Conclusion et avenir politique pour Cuba
Répondons d’abord à la question posée dans le sujet de cet article : OUI, le régime castriste nous parait être une dictature. Les raisons ? Chacun des sujets évoqués dans les sous chapitres de cet article, renforcés par la nature même du communisme : tout appartient et est géré par l’Etat.
Ceci dit, ce sujet m’a fait particulièrement réfléchir et m’a fait aboutir à des questionnements plus philosophiques :
Comment pourrait-on définir une société parfaite ? Comment la mettre en œuvre, et sous quelles conditions ? Ces conditions sont elles éthiquement acceptables ?
Notre éducation parisienne et londonienne hyper libérale nous a habitués à vivre dans la liberté la plus totale. Nous avons l’opportunité d’acquérir des connaissances dans tous les domaines, avons le droit de critiquer, de nous exprimer. Nous avons l’opportunité de nous enrichir, et de faire de nos richesses ce que bon nous semble. Mais d’un autre côté, ne peut-on pas affirmer que notre société moderne et libérale vit constamment dans l’insatisfaction, le conflit, et la recherche perpétuelle de ‘meilleur’ et de plaisirs de plus en plus sophistiqués ? Notre voyage et nos observations à travers le monde nous permettent d’affirmer que oui.

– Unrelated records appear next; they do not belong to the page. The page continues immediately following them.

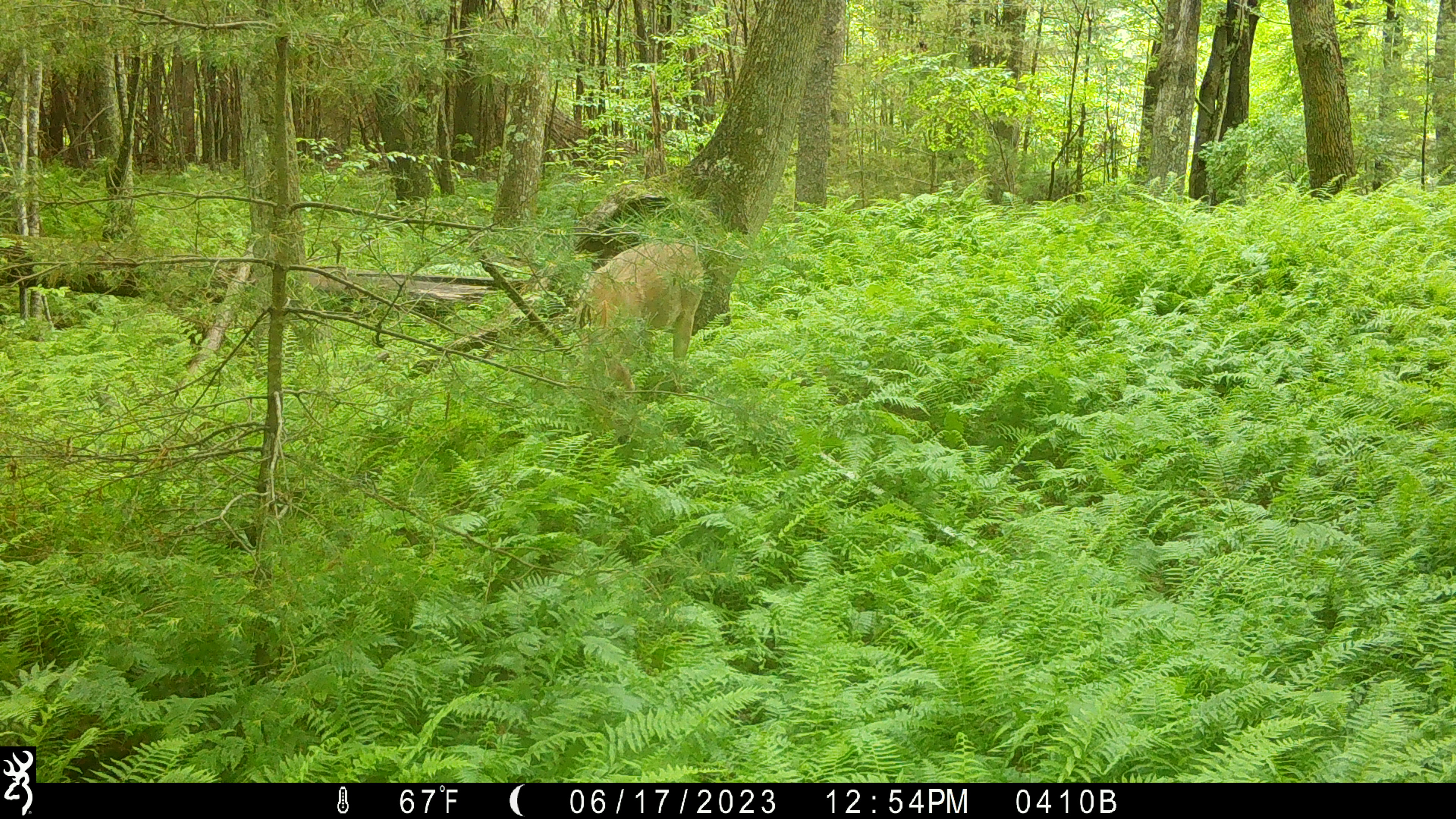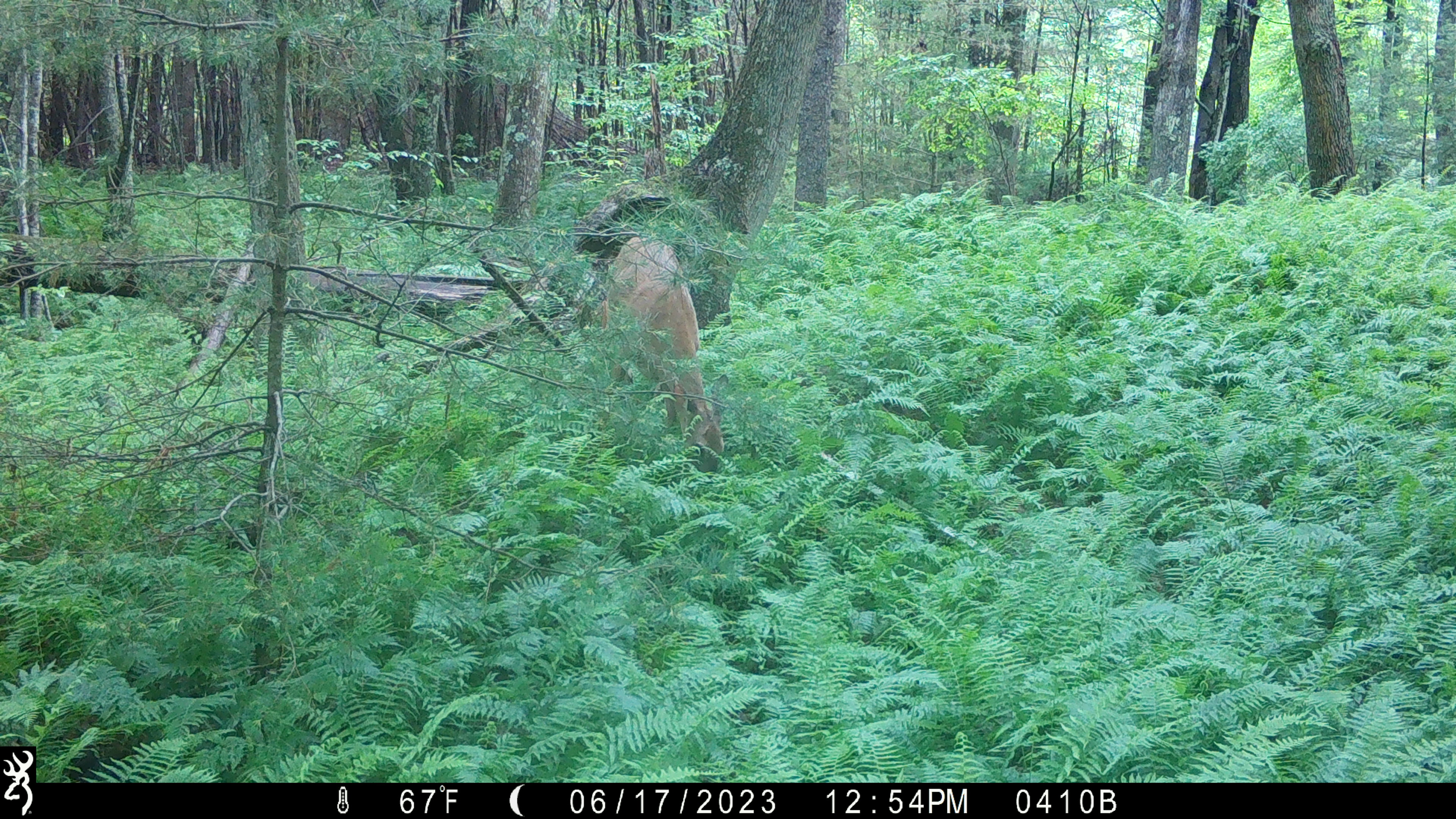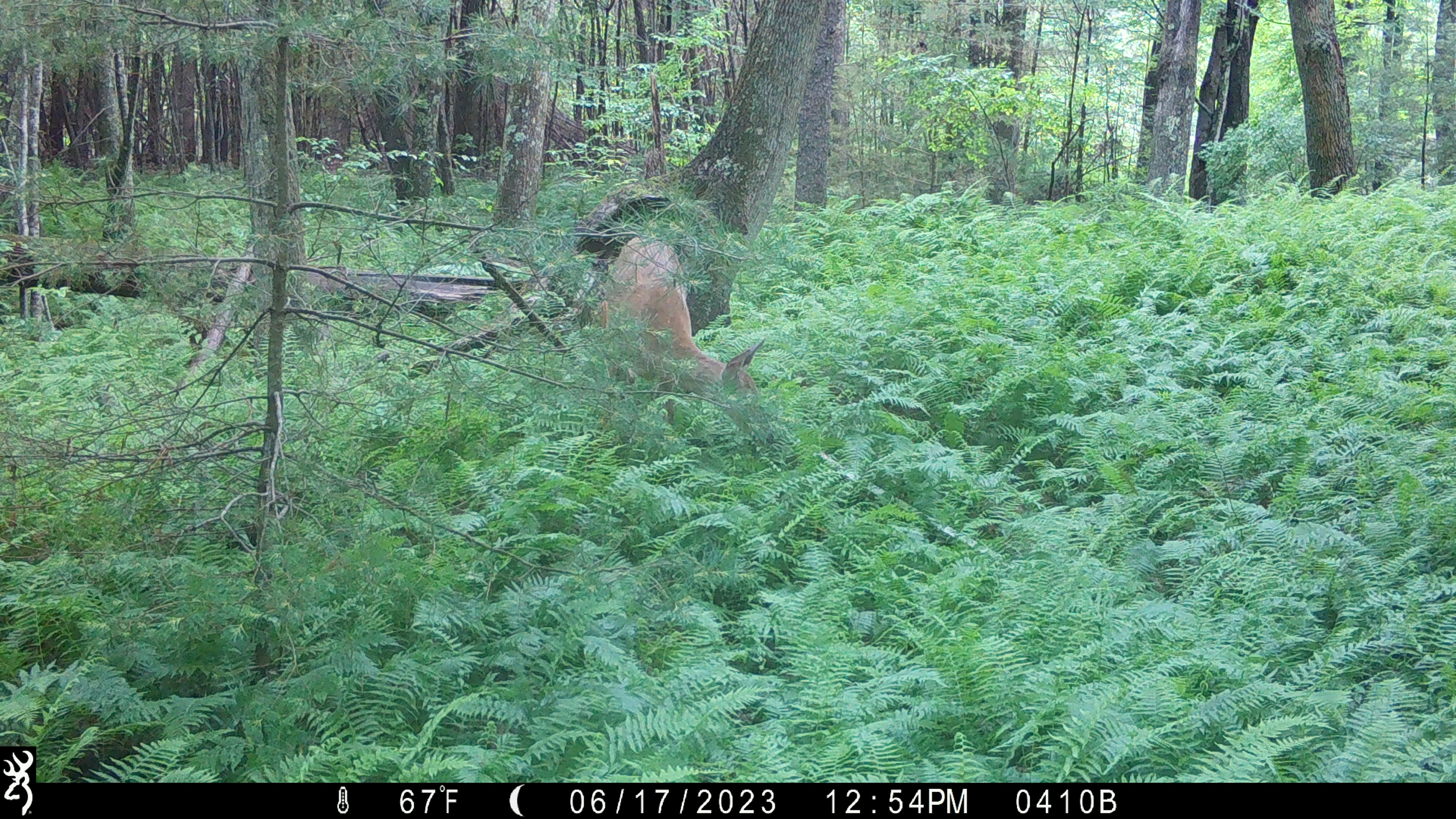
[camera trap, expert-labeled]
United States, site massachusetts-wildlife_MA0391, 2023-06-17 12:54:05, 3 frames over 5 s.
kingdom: Animalia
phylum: Chordata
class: Mammalia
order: Artiodactyla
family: Cervidae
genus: Odocoileus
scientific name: Odocoileus virginianus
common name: white-tailed deer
White-tailed deer (Odocoileus virginianus).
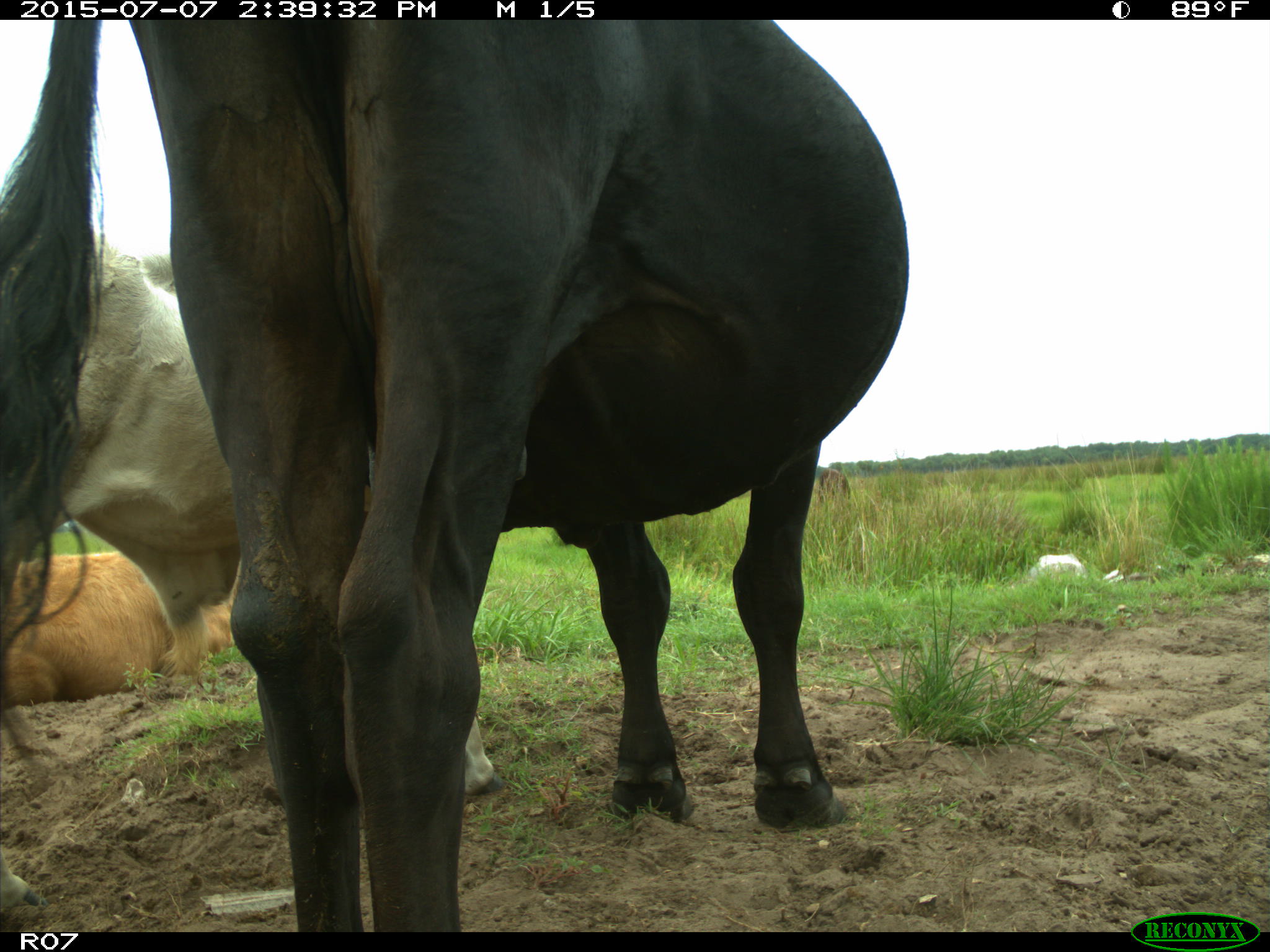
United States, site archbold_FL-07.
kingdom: Animalia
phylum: Chordata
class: Mammalia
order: Artiodactyla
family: Bovidae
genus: Bos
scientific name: Bos taurus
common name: domestic cow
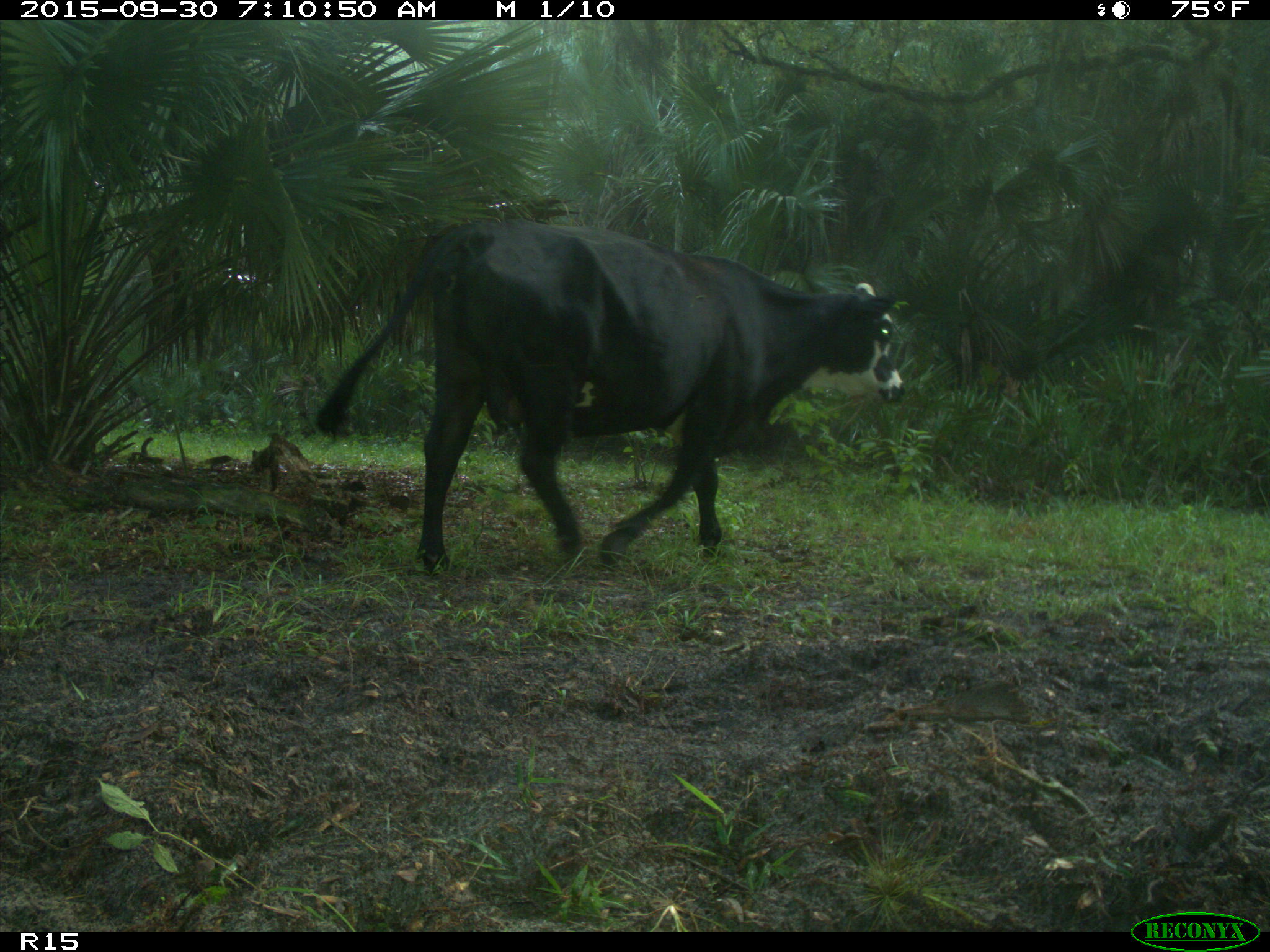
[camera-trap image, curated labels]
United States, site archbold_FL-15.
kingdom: Animalia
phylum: Chordata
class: Mammalia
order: Artiodactyla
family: Bovidae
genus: Bos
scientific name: Bos taurus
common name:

En analysant avec recul le régime de Castro dont certains avantages sont indéniables (santé et éducation gratuite pour tous), je me dis sans l’adopter que sa théorie de société parfaite et les moyens politiques de sa mise en place sont finalement cohérents : le cubain ne doit savoir que le nécessaire qui le rendra heureux. Et rien de plus, car cela fomenterait son esprit critique et l’empêcherait de voir le VRAI. L’atteinte aux libertés du cubain ne devient alors qu’un faux problème, puisque ce dernier n’est pas au courant de ce dont il est privé.
Ce système n’a cependant pas pu marcher, car le reste de la planète est trop différent, le bloc communiste s’est effondré, et Cuba étant incapable de se suffire à elle-même, est dépendante de l’extérieur et forcée d’importer des devises étrangères pour importer d’autres produits manufacturés. De la se créent un marché noir, une double économie, des nouveaux besoins et des inégalités. Tout le système se casse la gueule.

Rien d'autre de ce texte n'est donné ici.